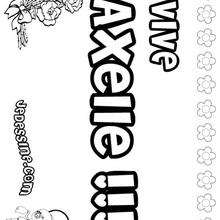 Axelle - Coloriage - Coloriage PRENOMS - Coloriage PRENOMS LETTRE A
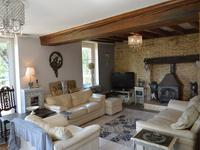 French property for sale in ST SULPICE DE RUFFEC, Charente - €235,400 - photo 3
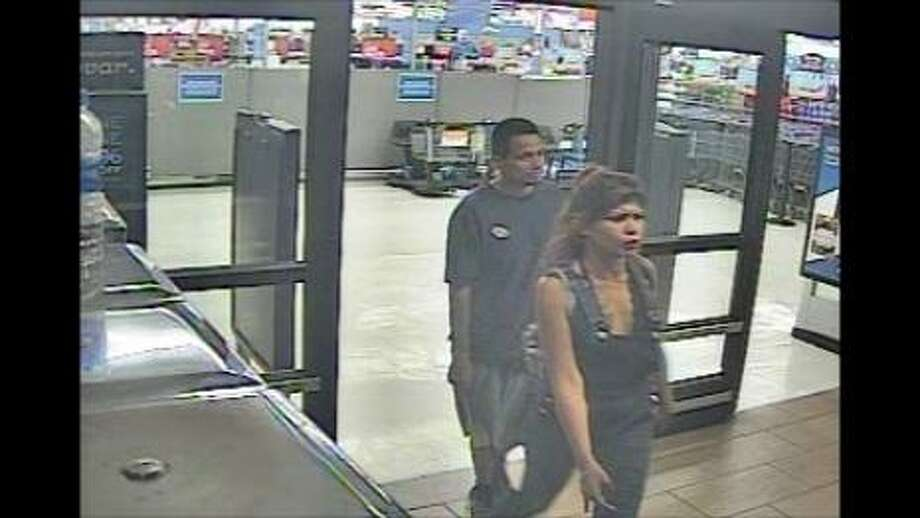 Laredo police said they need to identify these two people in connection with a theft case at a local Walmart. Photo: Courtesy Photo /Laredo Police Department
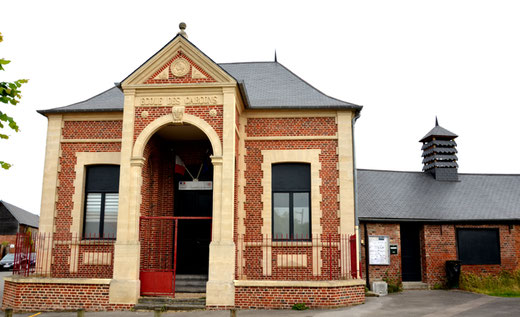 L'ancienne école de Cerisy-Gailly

::::

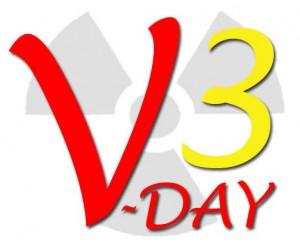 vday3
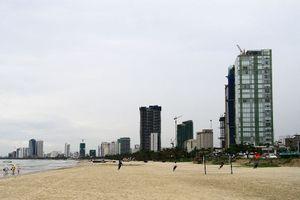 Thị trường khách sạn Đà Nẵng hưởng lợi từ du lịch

::::

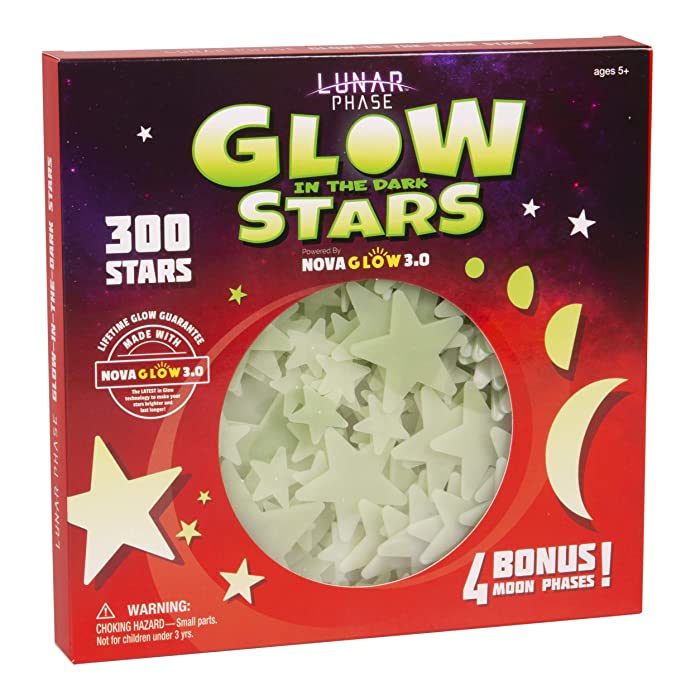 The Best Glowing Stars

::::

• [WHAT THE EXERCISE ASKS]:
Exactly the lines starting at the one above with "French property for" and ending at the one with "L'ancienne école de Cerisy-Gailly" should be printed, and nothing else. Omit the pictures.

• [RESULT OF THE TASK]:
 French property for sale in ST SULPICE DE RUFFEC, Charente - €235,400 - photo 3
 Laredo police said they need to identify these two people in connection with a theft case at a local Walmart. Photo: Courtesy Photo /Laredo Police Department
 L'ancienne école de Cerisy-Gailly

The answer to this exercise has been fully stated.